A new “Canadian business” has three elements: (i) it must have a place of business in Canada; (ii) it must have an individual or individuals in Canada who are employed or self-employed in connection with the business; and (iii) it must have assets in Canada used in carrying on the business. A new Canadian business is considered to be established at the time that all three required elements are satisfied and a new business notification must be filed with the Director of Investments no later than 30 days from that date.
In the past, some foreign investors and their advisors may not have been aware of this obligation and therefore, did not make the required filings. The fact that the Act has no penalty for the failure to make a filing may have also contributed, in part, to some compliance laxity.
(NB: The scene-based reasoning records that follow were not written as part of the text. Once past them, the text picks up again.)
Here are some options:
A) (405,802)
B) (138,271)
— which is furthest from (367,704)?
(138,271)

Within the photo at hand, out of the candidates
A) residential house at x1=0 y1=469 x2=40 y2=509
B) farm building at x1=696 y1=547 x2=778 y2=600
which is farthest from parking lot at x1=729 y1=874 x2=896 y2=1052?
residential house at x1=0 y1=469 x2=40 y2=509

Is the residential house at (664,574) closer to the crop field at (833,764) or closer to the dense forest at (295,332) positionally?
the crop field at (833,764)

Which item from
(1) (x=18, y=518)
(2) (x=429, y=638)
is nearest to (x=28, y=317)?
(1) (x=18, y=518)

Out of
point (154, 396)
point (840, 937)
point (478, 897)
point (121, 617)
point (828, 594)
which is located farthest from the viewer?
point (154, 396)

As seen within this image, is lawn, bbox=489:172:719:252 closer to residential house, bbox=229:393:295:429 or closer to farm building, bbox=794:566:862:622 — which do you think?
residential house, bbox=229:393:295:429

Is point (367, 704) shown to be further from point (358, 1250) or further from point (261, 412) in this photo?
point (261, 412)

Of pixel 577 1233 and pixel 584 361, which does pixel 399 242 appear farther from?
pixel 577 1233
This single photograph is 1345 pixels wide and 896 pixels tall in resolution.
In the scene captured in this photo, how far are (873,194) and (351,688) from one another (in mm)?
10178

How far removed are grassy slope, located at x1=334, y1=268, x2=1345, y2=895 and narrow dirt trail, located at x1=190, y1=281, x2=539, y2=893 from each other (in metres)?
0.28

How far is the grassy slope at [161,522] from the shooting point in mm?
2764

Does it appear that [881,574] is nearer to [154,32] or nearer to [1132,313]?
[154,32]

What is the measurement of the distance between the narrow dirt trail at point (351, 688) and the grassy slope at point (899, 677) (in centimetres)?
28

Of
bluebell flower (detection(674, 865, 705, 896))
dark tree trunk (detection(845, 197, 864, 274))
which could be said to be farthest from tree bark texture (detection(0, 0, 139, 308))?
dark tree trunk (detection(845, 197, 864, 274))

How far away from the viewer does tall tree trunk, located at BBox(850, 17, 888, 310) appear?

However, the power of the government to launch national security investigations with respect to the business activities of non-Canadians coupled with the right to order non-Canadians to divest of investments posing national security risks to Canada, creates an additional level of risk for foreign investors. It may be that, in an effort to better manage that risk, non-Canadian investors are choosing to have their proposed new business investments cleared by the Investment Review Division well in advance of the establishment of such businesses in Canada.
Under the Act, Canada has, following its receipt of a notification, an initial 45 day period during which to decide whether to initiate a further and potentially more formal national security review of a proposed investment. During this initial period, the security agencies and the other relevant investigative bodies, including Innovation, Science and Economic Development Canada, assess information and intelligence related to the business being established, the terms of the investment and the foreign investor. The Canadian government may also consult with its allies. Lastly, the non-Canadian investor may be required to provide information considered necessary by the government for the purposes of its review. At the completion of the initial review, the Minister may make a decision not to take any further action or, alternatively, may choose to continue with the national security review process prescribed under the Act.
While only a relatively small number of investments are subjected to the more intensive national security review process, a formal national security review can have disastrous consequences for a non-Canadian’s new business planning and implementation. For this reason, we recommend filing new business notices as early as possible in the planning process and before any irreversible business commitments are made.